* start Extract provided *
How Digital Rights Management Could Ensure Cloud Security
By Keir Thomas PCWorld
Yet another survey is indicating that security is a big issue for those intending to take up cloud computing. Network equipment manufacturer Ipswitch asked 1000 of its customers if they planned to invest in cloud technology in 2011.
Nobody entirely agrees what constitutes a private cloud, but there’s some agreement that it’s a method of offering cloud-like services using dedicated hardware entirely owned or managed by the company itself (or dedicated hardware managed on its behalf).
Encryption is one answer to cloud security worries. If a file is encrypted with 256-bit AES protection, for example, it doesn’t matter if it ends up in the wrong hands because nobody will be able to decrypt it without the correct key. However, finding a system where file encryption can be used in a way that is transparent to users is a goal that arguably hasn’t yet been met.
Nobody likes DRM because when applied to movies, music and games, it creates a “them and us” situation: Rights holders impose unfair restrictions on end users, and there’s a lack of trust between both parties.
However, I can’t see any issues with a democratic DRM system, where everybody working for a particular company automatically enforces DRM on documents, and a certificate file needs to be installed on any computer or mobile device that requests to open or edit the file. We could call this Document DRM, or “DDRM.”
Something similar already exists. Microsoft has been building what it calls Rights Management Services into its operating systems and office suites for years. The problem is that this uses a client-server model to protect files–which is to say, to open a document, a computer needs to be logged into a Microsoft server. No doubt Microsoft would argue that this is the best way of enforcing DRM, but cynics might suggest a client-server model was chosen to lock people into using Microsoft’s technology.
What would be better is a simpler, standalone system based on encryption certificate files. If your computer has the correct certificate, then it can open or edit a document. Certificates would expire after, say, one week, meaning that the client computers would need to phone home periodically to refresh their certificates. But they wouldn’t need to phone home every single time they accessed a file.
This proposed system isn’t perfect. Hackers could steal certificate files and possibly decrypt documents, although certificates would ideally be generated using a specific hardware identifier, such as the computer’s CPU serial number, making this more difficult.
* end Extract provided *
* start Material shown *
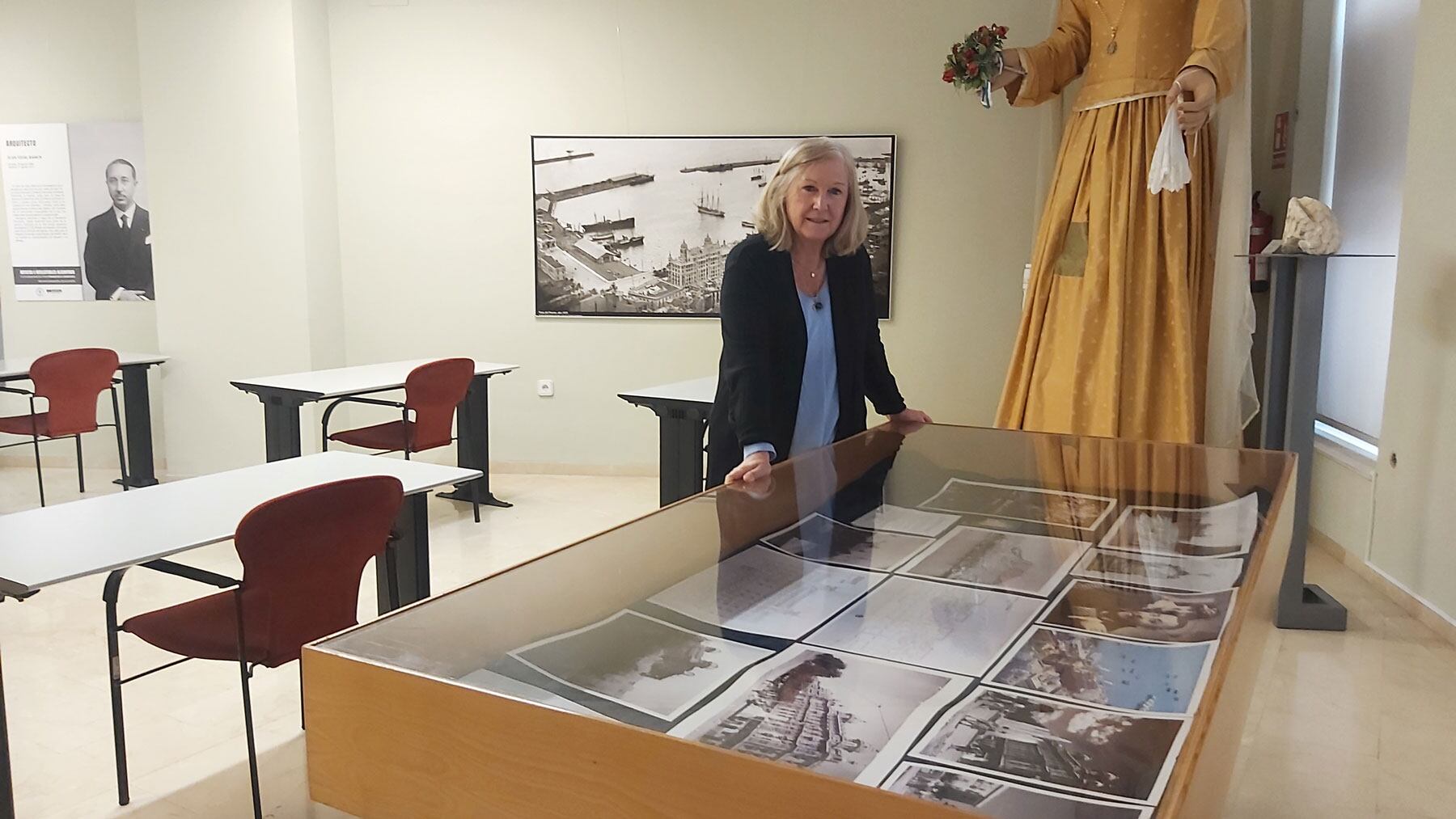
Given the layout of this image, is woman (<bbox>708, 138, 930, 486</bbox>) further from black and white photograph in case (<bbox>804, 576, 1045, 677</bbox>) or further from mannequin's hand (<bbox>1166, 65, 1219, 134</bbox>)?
mannequin's hand (<bbox>1166, 65, 1219, 134</bbox>)

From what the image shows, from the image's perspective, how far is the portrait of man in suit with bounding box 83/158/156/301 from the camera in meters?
6.20

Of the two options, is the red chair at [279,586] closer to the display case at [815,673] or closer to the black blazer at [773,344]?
the black blazer at [773,344]

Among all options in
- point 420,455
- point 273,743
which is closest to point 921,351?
point 420,455

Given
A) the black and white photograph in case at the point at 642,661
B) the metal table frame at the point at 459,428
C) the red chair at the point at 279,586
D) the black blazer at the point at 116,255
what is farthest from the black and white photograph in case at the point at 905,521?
the black blazer at the point at 116,255

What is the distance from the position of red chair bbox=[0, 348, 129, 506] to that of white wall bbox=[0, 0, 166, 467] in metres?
1.07

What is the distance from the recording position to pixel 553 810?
88 centimetres

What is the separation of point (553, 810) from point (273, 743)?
7.05 ft

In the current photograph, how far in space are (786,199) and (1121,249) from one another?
1888 mm

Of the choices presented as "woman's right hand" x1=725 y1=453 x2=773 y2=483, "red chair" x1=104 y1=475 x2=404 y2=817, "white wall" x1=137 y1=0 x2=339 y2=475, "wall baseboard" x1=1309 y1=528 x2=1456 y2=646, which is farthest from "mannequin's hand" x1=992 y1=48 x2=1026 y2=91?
"white wall" x1=137 y1=0 x2=339 y2=475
* end Material shown *
To do >>
1) Please decide whether each statement below agrees with the cloud security article, answering yes or no and quoting the article's deciding words.
(a) Ipswitch asked 1000 of its customers whether they planned to invest in cloud technology in 2011.
(b) Microsoft's Rights Management Services lets a computer open a document without being logged into a Microsoft server.
(c) In the proposed standalone system, certificates would expire after about one month.
2) Set down the passage of the cloud security article from "How Digital Rights" to "technology in 2011.".

Solutions to the exercise >>
1)
(a) Yes: "Ipswitch asked 1000 of its customers if they planned to invest in cloud technology in 2011."
(b) No: "to open a document, a computer needs to be logged into a Microsoft server."
(c) No: "Certificates would expire after, say, one week"

2)
How Digital Rights Management Could Ensure Cloud Security
By Keir Thomas PCWorld
Yet another survey is indicating that security is a big issue for those intending to take up cloud computing. Network equipment manufacturer Ipswitch asked 1000 of its customers if they planned to invest in cloud technology in 2011.